それ以外も結構良い調度が揃えられている……と思う。辺境伯なんていうだいそれた肩書をもらってるけど、高級品の目利きはまだ苦手だ。
普通の冒険者がこんな応接室へ通されることはないだろうから、多分俺のことが伝わってるんだろう。神出鬼没で最年少の上級冒険者かつ辺境伯だもんな。要注意人物として各地の冒険者ギルドに回覧板が回ってそうだ。
体の沈み込むソファに埋もれることしばし。ドアがノックされて、さっきの男性職員ともうひとり、壮年の男性が応接室に入ってきた。中肉中背だけど、弛んだ感じはない。目つきも鋭いし、第一印象は『やり手』な感じだな。
「おまたせして申し訳ありません。当ブリンクストン冒険者ギルド支配人のキャリコと申します。フェイス閣下のご活躍の噂はかねがね。お会いできて光栄です」
「はじめまして、
壮年の男性が伸ばしてきた右手を、俺も立ち上がって握る。
その際の自己紹介は冒険者として、だ。キャリコさんがやり手なら、俺がそういう仕事の最中だということが伝わったはず。
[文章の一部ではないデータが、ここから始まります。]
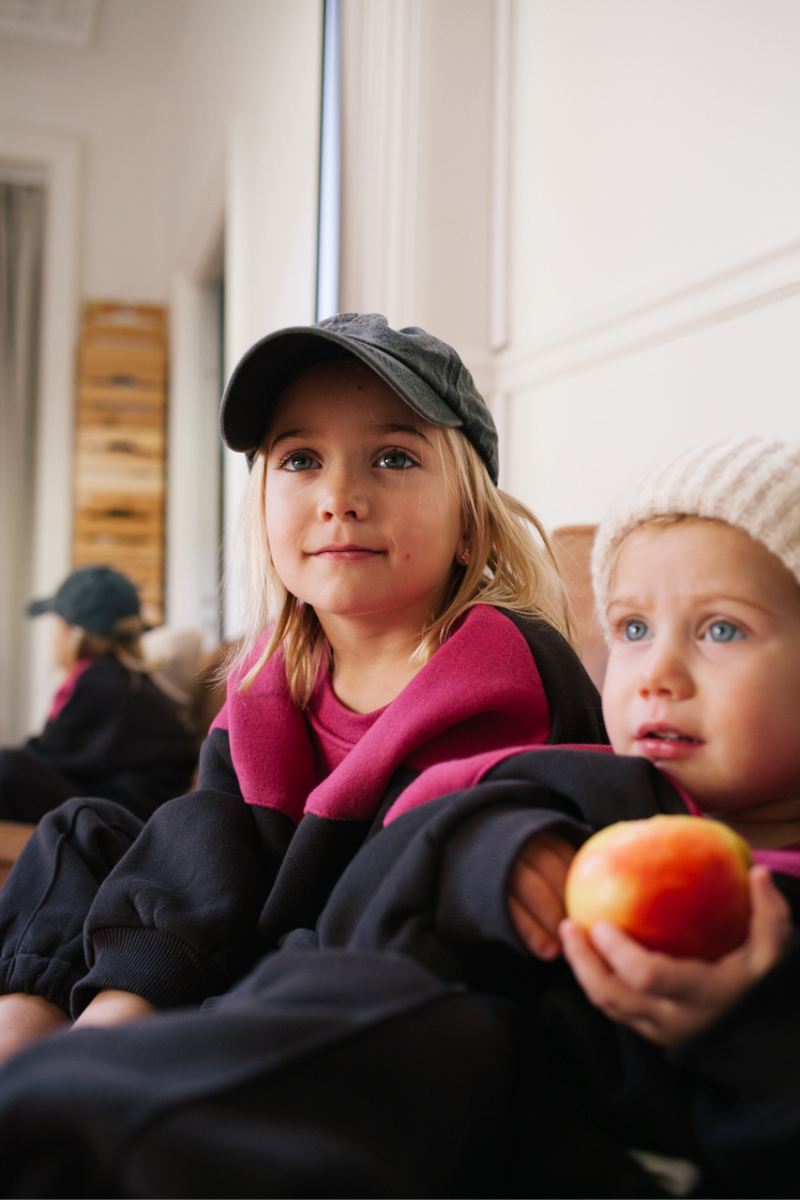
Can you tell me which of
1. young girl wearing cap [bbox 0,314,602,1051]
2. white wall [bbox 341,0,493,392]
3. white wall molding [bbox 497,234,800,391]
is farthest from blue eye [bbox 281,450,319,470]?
white wall [bbox 341,0,493,392]

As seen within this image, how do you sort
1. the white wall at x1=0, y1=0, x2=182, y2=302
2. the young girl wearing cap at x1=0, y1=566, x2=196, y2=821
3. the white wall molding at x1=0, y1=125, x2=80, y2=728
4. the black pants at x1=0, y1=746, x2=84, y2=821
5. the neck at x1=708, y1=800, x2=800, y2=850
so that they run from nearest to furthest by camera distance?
1. the neck at x1=708, y1=800, x2=800, y2=850
2. the black pants at x1=0, y1=746, x2=84, y2=821
3. the young girl wearing cap at x1=0, y1=566, x2=196, y2=821
4. the white wall molding at x1=0, y1=125, x2=80, y2=728
5. the white wall at x1=0, y1=0, x2=182, y2=302

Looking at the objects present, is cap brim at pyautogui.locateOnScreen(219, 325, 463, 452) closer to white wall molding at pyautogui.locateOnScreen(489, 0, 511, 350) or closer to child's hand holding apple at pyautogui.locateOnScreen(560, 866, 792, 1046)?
child's hand holding apple at pyautogui.locateOnScreen(560, 866, 792, 1046)

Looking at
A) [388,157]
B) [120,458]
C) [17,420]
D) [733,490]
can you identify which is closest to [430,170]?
[388,157]

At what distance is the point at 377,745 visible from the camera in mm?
786

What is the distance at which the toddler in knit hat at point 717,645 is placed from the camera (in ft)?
1.94

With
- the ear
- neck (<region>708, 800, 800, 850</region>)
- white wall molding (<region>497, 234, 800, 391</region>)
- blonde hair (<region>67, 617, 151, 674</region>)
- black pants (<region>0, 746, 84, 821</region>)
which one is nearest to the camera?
neck (<region>708, 800, 800, 850</region>)

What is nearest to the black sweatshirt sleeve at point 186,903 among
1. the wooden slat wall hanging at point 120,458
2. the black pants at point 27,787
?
the black pants at point 27,787

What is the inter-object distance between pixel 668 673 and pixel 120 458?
401cm

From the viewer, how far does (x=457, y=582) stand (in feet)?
3.32

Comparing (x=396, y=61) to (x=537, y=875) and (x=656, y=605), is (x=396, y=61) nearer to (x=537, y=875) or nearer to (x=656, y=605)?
(x=656, y=605)

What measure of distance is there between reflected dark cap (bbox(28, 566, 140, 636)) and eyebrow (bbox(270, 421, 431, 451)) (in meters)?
1.70

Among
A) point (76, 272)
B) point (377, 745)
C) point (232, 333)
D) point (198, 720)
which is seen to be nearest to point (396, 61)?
point (232, 333)

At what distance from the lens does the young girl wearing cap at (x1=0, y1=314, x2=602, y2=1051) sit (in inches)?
30.7

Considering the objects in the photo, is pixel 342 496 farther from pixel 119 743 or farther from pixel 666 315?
pixel 119 743
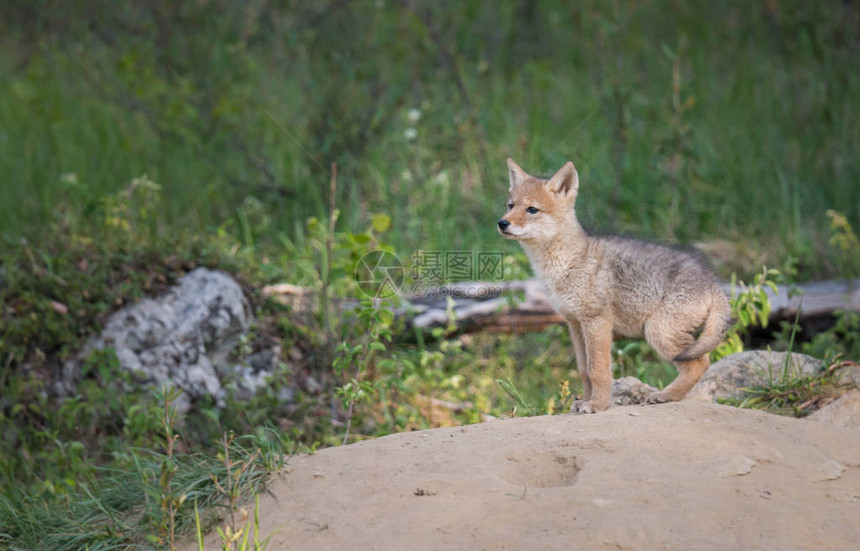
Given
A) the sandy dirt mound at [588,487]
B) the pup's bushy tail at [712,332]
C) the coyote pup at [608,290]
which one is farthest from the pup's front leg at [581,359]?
the sandy dirt mound at [588,487]

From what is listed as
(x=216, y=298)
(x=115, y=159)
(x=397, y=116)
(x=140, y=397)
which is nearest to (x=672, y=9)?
(x=397, y=116)

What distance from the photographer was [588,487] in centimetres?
326

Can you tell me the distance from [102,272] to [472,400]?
255 cm

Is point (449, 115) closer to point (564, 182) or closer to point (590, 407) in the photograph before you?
point (564, 182)

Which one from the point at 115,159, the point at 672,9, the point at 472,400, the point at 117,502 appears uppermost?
the point at 672,9

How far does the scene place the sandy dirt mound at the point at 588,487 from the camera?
3.03m

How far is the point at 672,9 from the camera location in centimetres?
1135

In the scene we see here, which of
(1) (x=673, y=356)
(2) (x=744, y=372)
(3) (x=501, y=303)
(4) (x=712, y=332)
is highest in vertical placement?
(4) (x=712, y=332)

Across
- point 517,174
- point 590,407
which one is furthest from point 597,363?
point 517,174

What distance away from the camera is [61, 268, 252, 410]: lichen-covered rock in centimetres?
570

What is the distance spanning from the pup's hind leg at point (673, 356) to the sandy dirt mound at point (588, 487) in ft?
1.43

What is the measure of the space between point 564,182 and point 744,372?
138 cm

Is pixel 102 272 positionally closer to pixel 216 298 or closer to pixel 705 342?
pixel 216 298

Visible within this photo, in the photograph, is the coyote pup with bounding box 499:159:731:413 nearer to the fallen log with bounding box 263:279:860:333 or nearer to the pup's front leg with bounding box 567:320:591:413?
the pup's front leg with bounding box 567:320:591:413
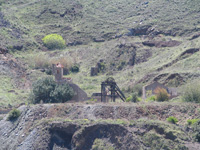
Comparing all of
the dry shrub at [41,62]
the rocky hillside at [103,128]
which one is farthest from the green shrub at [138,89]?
the dry shrub at [41,62]

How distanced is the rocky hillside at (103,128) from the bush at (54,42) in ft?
194

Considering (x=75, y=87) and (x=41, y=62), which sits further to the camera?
(x=41, y=62)

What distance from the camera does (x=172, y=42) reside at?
8675 cm

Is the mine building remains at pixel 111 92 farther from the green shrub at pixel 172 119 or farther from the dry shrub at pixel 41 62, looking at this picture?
the dry shrub at pixel 41 62

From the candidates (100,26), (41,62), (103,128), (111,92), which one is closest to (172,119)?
(103,128)

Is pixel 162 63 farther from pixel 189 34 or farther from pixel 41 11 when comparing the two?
pixel 41 11

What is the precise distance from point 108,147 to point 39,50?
224ft

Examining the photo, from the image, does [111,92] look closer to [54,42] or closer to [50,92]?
[50,92]

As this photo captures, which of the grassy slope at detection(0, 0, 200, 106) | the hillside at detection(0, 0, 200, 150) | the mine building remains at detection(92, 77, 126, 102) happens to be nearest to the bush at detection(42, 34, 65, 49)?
the hillside at detection(0, 0, 200, 150)

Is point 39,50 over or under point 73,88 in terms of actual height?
over

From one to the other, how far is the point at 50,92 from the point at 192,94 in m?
16.3

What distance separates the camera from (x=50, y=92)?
49531 mm

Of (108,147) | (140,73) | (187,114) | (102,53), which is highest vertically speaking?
(102,53)

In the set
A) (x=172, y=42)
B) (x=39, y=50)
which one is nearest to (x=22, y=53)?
(x=39, y=50)
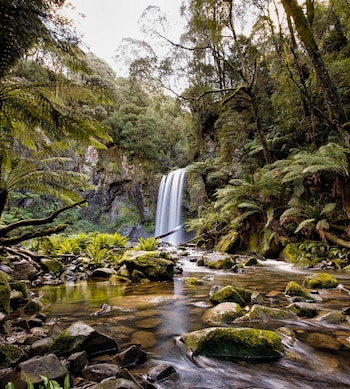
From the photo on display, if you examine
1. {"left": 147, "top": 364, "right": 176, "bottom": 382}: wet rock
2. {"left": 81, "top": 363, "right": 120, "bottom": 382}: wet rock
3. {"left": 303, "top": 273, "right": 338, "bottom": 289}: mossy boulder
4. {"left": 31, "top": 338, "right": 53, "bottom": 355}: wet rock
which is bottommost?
{"left": 303, "top": 273, "right": 338, "bottom": 289}: mossy boulder

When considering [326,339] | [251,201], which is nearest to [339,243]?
[251,201]

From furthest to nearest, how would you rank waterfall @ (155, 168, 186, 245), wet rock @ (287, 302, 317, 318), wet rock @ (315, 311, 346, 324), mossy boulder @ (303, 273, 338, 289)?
waterfall @ (155, 168, 186, 245)
mossy boulder @ (303, 273, 338, 289)
wet rock @ (287, 302, 317, 318)
wet rock @ (315, 311, 346, 324)

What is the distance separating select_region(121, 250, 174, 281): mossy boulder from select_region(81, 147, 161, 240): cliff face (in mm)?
13859

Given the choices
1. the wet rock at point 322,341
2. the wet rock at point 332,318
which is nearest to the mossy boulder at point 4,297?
the wet rock at point 322,341

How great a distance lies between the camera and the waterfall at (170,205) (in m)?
17.7

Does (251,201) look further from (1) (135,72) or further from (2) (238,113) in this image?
(1) (135,72)

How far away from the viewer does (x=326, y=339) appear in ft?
7.54

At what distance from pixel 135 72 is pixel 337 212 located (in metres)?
13.0

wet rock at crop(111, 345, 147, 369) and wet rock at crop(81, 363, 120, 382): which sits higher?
wet rock at crop(81, 363, 120, 382)

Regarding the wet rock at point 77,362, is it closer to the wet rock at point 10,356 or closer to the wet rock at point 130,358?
the wet rock at point 130,358

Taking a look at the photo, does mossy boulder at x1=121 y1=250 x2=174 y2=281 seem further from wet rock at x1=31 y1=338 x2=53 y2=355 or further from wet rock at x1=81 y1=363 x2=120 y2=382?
wet rock at x1=81 y1=363 x2=120 y2=382

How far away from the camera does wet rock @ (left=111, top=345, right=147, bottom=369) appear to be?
1.91m

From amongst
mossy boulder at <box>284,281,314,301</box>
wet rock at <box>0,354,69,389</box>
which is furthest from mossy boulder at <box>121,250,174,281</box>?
wet rock at <box>0,354,69,389</box>

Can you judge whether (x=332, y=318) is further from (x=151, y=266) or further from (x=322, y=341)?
(x=151, y=266)
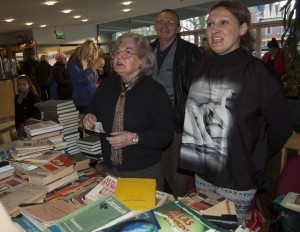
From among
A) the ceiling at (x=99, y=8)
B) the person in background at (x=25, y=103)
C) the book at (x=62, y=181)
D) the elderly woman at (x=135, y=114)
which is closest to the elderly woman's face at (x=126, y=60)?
the elderly woman at (x=135, y=114)

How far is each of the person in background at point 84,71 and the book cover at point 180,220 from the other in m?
2.53

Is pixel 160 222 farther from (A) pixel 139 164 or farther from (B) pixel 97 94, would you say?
(B) pixel 97 94

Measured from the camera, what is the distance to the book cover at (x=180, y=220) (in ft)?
3.12

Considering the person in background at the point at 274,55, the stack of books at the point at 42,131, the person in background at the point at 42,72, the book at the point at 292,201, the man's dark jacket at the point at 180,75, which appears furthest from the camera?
the person in background at the point at 42,72

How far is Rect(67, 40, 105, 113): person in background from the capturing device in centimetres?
338

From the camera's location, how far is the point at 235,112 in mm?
1342

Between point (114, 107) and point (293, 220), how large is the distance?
1.13m

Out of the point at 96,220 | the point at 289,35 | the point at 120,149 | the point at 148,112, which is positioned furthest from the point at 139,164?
the point at 289,35

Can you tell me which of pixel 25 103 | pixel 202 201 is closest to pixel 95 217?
pixel 202 201

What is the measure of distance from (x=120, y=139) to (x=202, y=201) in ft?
1.74

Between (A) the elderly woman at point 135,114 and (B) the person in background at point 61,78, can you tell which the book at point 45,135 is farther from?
(B) the person in background at point 61,78

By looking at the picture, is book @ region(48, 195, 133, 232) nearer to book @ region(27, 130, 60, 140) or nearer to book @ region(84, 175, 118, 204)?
book @ region(84, 175, 118, 204)

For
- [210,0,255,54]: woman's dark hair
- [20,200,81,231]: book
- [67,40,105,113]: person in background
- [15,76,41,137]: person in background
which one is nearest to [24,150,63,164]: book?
[20,200,81,231]: book

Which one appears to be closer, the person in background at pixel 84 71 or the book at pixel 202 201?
the book at pixel 202 201
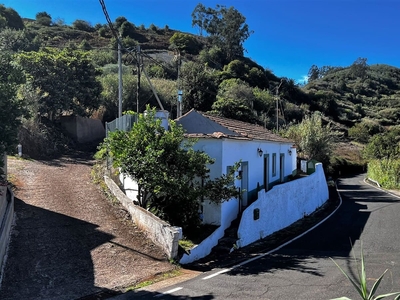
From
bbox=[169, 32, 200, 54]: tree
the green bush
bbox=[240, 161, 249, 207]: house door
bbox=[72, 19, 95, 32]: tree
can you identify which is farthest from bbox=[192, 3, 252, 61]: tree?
bbox=[240, 161, 249, 207]: house door

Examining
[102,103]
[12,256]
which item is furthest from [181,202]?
[102,103]

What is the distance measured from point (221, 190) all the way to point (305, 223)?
8.41 metres

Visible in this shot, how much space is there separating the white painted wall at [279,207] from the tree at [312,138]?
12.9 m

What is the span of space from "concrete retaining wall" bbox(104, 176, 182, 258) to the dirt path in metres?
0.21

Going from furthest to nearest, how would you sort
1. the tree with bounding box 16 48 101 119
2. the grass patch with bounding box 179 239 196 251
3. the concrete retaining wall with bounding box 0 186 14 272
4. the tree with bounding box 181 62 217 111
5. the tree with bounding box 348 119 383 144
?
1. the tree with bounding box 348 119 383 144
2. the tree with bounding box 181 62 217 111
3. the tree with bounding box 16 48 101 119
4. the grass patch with bounding box 179 239 196 251
5. the concrete retaining wall with bounding box 0 186 14 272

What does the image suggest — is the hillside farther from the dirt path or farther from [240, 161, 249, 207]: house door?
the dirt path

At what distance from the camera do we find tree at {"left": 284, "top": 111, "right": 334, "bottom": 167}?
35.6 metres

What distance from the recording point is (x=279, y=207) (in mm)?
15922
「なるほど、わかりました。やりやすくて助かります。では早速状況を教えていただきましょうか」
予想通り、キャリコさんにはちゃんと意図が伝わったみたいだ。やっぱり大きな街の支配人は違うな。毎日いろんな人と会って、丁々発止のやり取りをしているんだろう。
俺も一応ドルトン冒険者ギルドの支配人だけど、仕事はほぼ職員の皆さんに丸投げだからなぁ。まぁ、子どもが話し合いに出ても舐められるだけだ。そういう現場に出るのは、もう少し大きくなってからだな。
「はい。まず状況から説明しますと、現在僕たちのチームは国からの依頼で、ジャーキンとの国境付近で増加しているゴブリンの駆除を行なっています。彼女たちはその活動中に保護しました。ゴブリンは元集落と思われる場所に巣を作っていました。具体的な場所は、ちょっと地理に暗い土地なので、正確にはわかりません。仲間が残っているので、取りこぼしはないはずです」
ここで、いつもの『嘘じゃないけど全部が本当のことじゃない』話法を展開する。
国の依頼っていうのは間違いじゃないし、その最中に保護したっていうのも本当。けど、保護したのは国境を越えたジャーキン国内で、地理は平面魔法を駆使して詳細な地図を作ってあるから、多分ジャーキン軍部より明るい。そこだけが違う。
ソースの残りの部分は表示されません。